▸ Problem details
Beginning at the line containing "As you can see, is", output every line to the end of the data below exactly as it appears.

(Entries taken from a collection)
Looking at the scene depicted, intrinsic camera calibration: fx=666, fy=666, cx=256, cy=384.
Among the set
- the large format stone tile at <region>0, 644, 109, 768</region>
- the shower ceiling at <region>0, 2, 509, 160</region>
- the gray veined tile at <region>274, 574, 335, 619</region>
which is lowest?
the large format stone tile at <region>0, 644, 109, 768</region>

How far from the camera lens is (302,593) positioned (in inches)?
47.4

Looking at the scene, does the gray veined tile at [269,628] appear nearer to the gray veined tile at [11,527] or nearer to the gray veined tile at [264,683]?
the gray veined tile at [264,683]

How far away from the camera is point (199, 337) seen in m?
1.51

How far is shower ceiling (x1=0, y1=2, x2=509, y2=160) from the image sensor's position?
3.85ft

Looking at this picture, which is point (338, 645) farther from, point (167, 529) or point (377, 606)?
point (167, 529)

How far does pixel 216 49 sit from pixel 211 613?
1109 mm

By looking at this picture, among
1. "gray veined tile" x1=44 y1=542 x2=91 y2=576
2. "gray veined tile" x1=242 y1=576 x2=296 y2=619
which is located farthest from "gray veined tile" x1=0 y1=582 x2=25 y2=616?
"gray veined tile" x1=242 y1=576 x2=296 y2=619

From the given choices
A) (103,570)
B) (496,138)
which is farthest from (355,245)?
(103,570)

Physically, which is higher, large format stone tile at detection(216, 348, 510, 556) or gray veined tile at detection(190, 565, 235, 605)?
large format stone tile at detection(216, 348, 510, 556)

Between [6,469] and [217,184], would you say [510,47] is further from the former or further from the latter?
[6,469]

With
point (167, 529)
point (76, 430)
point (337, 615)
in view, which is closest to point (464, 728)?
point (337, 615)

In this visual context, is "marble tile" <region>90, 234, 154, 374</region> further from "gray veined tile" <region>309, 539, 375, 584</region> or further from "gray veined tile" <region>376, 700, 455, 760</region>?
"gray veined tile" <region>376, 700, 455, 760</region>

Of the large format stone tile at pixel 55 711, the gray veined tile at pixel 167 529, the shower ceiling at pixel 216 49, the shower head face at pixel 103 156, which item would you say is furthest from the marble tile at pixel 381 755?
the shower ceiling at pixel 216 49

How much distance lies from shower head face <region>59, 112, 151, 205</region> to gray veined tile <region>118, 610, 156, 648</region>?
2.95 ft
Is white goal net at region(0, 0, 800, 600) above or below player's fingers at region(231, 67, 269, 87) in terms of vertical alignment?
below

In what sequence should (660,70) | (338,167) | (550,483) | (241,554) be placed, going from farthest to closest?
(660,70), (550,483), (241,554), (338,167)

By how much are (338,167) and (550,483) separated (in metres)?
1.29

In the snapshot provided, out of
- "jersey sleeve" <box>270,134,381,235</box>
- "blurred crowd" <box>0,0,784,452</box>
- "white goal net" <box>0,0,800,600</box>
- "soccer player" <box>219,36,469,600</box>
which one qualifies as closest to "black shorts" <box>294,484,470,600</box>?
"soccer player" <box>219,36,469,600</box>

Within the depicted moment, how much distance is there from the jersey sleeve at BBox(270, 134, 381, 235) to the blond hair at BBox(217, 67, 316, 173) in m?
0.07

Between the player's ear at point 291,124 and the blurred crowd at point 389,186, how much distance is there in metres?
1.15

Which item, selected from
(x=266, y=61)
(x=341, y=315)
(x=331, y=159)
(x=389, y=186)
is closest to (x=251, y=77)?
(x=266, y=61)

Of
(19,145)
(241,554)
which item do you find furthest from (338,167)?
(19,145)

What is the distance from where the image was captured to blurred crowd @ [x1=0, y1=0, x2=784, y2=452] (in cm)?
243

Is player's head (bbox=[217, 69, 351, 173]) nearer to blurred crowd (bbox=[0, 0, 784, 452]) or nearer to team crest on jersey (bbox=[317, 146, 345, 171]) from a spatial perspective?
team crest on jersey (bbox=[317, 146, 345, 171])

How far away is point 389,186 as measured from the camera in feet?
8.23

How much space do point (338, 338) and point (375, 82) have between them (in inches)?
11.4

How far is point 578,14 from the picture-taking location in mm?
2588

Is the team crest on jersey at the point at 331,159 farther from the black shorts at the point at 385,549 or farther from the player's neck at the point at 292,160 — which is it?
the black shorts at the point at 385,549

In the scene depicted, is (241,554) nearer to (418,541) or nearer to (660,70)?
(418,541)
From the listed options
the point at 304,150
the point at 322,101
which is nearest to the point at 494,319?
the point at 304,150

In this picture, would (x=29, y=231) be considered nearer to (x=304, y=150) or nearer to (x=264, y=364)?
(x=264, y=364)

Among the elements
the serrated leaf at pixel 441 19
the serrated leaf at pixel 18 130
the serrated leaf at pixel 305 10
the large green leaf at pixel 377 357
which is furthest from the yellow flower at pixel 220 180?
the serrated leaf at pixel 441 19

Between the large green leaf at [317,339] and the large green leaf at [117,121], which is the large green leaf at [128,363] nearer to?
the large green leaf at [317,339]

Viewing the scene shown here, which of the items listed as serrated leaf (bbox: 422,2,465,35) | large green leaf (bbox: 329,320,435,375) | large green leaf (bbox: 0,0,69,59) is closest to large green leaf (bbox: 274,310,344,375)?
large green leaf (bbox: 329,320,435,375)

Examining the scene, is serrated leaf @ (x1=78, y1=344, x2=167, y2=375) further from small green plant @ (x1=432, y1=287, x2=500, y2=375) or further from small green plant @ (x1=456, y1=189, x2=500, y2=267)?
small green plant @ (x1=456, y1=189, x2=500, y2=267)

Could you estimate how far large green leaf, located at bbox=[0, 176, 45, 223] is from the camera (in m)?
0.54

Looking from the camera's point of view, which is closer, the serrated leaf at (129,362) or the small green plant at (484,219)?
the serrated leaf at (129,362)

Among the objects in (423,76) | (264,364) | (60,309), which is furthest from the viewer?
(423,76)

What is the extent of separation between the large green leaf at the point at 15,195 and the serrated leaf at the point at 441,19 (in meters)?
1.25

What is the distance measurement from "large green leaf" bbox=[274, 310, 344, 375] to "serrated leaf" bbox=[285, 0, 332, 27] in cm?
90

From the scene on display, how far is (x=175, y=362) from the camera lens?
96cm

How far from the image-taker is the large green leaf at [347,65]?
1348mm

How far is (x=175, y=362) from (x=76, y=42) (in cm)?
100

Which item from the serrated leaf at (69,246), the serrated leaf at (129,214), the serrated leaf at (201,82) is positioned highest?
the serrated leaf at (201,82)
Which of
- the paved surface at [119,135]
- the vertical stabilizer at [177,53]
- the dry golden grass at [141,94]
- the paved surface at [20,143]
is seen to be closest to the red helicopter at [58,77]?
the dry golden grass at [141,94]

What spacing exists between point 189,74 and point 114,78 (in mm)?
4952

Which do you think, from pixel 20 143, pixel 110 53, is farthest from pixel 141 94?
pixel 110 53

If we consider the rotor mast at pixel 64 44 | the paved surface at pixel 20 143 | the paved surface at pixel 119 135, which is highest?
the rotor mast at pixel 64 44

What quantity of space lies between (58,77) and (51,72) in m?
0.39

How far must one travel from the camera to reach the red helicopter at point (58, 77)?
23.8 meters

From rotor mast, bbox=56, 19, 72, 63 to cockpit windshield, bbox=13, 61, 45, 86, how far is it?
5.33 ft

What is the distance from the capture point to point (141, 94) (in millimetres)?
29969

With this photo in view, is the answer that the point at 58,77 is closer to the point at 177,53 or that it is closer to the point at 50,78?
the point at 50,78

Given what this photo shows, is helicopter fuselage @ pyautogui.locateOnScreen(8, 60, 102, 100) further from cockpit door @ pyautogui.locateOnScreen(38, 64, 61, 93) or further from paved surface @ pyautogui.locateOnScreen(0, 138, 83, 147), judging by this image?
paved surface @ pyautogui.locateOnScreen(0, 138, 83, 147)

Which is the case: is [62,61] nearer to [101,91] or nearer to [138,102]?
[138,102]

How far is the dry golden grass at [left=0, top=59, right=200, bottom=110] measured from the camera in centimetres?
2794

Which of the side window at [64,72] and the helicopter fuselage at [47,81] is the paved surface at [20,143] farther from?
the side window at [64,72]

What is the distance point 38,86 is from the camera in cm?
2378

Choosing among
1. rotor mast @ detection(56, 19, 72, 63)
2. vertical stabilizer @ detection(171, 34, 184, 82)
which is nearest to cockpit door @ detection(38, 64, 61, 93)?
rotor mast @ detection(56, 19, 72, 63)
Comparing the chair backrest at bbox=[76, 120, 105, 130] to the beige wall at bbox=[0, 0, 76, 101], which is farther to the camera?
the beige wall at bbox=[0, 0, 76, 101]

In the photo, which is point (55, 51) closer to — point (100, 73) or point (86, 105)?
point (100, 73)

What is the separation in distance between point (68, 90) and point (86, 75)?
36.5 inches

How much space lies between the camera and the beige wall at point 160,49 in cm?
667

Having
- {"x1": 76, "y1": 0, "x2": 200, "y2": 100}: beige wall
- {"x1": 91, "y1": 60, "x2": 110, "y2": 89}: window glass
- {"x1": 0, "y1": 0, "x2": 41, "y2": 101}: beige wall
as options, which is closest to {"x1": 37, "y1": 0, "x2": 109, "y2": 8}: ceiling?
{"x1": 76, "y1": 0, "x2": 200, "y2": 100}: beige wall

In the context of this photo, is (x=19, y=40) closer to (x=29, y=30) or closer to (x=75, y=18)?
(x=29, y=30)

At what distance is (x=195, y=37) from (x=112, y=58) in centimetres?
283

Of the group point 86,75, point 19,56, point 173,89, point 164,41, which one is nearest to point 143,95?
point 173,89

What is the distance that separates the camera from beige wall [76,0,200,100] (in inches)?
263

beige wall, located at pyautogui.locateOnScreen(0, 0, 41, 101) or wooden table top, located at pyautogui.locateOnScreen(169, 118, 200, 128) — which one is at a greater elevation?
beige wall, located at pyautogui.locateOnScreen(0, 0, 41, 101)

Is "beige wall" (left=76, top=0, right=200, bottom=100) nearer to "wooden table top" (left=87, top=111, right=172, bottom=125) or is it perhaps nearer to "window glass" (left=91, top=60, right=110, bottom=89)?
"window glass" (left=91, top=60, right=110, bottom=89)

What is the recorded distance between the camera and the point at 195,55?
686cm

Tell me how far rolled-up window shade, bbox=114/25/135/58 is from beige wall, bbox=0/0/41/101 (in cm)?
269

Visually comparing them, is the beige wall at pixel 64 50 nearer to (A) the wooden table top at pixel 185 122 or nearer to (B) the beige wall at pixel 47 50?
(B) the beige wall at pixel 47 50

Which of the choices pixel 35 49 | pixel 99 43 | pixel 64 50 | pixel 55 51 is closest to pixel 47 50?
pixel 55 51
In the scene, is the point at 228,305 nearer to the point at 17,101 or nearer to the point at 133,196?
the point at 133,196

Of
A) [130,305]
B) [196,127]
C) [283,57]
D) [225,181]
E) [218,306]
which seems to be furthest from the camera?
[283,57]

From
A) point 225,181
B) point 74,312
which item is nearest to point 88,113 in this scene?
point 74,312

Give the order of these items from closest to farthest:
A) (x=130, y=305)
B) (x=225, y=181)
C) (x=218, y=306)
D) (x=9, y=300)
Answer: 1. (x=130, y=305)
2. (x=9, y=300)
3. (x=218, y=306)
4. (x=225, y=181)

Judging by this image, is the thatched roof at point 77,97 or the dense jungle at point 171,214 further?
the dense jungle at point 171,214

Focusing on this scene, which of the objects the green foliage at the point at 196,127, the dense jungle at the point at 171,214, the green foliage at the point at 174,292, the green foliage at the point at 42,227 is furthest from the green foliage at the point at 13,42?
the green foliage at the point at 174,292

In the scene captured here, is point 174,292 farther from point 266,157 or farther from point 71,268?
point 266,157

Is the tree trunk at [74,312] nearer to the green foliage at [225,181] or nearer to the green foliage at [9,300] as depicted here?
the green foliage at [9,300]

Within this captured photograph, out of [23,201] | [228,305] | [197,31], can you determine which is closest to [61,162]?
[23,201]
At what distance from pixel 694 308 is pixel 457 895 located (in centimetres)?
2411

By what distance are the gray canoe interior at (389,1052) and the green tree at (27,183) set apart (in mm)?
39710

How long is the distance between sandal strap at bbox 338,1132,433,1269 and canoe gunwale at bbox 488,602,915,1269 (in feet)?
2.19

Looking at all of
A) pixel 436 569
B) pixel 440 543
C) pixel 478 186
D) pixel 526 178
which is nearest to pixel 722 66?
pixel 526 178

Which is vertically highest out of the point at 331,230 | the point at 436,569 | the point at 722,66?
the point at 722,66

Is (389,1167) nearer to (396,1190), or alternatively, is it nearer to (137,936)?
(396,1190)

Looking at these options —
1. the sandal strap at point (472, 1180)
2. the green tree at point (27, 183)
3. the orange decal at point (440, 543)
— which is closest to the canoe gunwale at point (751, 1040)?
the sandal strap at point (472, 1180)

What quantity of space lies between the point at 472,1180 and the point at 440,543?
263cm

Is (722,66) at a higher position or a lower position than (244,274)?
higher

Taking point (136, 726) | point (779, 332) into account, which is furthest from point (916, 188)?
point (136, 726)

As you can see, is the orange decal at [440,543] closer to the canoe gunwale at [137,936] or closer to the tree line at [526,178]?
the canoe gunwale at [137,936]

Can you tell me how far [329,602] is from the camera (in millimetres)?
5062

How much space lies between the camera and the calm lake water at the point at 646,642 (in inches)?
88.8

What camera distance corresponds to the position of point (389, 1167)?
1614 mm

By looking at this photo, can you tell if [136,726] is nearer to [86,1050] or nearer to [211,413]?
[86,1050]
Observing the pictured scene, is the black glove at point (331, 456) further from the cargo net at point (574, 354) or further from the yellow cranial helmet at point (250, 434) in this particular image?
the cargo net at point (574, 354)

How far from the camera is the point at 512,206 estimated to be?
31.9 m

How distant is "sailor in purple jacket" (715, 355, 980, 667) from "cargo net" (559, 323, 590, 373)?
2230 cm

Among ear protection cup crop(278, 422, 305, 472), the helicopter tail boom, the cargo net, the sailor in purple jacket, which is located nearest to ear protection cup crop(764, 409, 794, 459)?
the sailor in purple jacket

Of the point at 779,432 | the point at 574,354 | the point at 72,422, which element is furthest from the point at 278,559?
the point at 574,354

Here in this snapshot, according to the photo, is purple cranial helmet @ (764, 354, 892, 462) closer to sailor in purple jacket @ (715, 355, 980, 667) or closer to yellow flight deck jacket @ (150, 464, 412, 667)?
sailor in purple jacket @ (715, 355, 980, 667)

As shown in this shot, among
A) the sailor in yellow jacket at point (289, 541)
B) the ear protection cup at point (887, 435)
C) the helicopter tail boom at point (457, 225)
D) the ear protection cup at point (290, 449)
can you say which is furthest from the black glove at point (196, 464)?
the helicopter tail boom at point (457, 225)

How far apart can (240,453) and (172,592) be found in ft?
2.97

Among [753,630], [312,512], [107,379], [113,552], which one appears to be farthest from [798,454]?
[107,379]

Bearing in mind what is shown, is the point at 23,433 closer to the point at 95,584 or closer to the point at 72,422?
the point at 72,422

▸ Written response
As you can see, is the orange decal at [440,543] closer to the canoe gunwale at [137,936] or closer to the tree line at [526,178]?
the canoe gunwale at [137,936]

Can you tell me how far [329,602] is from the camera (in millimetres)?
5062

How much space lies between the camera and the calm lake water at the point at 646,642 (in inches)?
88.8

What camera distance corresponds to the position of point (389, 1167)?
1614 mm

By looking at this photo, can you tell if [136,726] is nearer to [86,1050] or nearer to [211,413]?
[86,1050]
Observing the pictured scene, is the black glove at point (331, 456) further from the cargo net at point (574, 354) or further from the yellow cranial helmet at point (250, 434) in this particular image?
the cargo net at point (574, 354)

How far from the camera is the point at 512,206 estimated to be?
31.9 m

How distant is "sailor in purple jacket" (715, 355, 980, 667) from "cargo net" (559, 323, 590, 373)?
2230 cm

Among ear protection cup crop(278, 422, 305, 472), the helicopter tail boom, the cargo net, the sailor in purple jacket, which is located nearest to ear protection cup crop(764, 409, 794, 459)?
the sailor in purple jacket

Of the point at 779,432 | the point at 574,354 | the point at 72,422, which element is furthest from the point at 278,559?
the point at 574,354

Here in this snapshot, according to the photo, is purple cranial helmet @ (764, 354, 892, 462) closer to sailor in purple jacket @ (715, 355, 980, 667) or closer to yellow flight deck jacket @ (150, 464, 412, 667)?
sailor in purple jacket @ (715, 355, 980, 667)

As shown in this shot, among
A) the sailor in yellow jacket at point (289, 541)
B) the ear protection cup at point (887, 435)
C) the helicopter tail boom at point (457, 225)
D) the ear protection cup at point (290, 449)
can you say which is furthest from the black glove at point (196, 464)?
the helicopter tail boom at point (457, 225)

How far apart can (240,453) and (172,592) be found in ft?
2.97

Among [753,630], [312,512], [107,379], [113,552], which one appears to be farthest from [798,454]?
[107,379]

Bearing in mind what is shown, is the point at 23,433 closer to the point at 95,584 or closer to the point at 72,422?
the point at 72,422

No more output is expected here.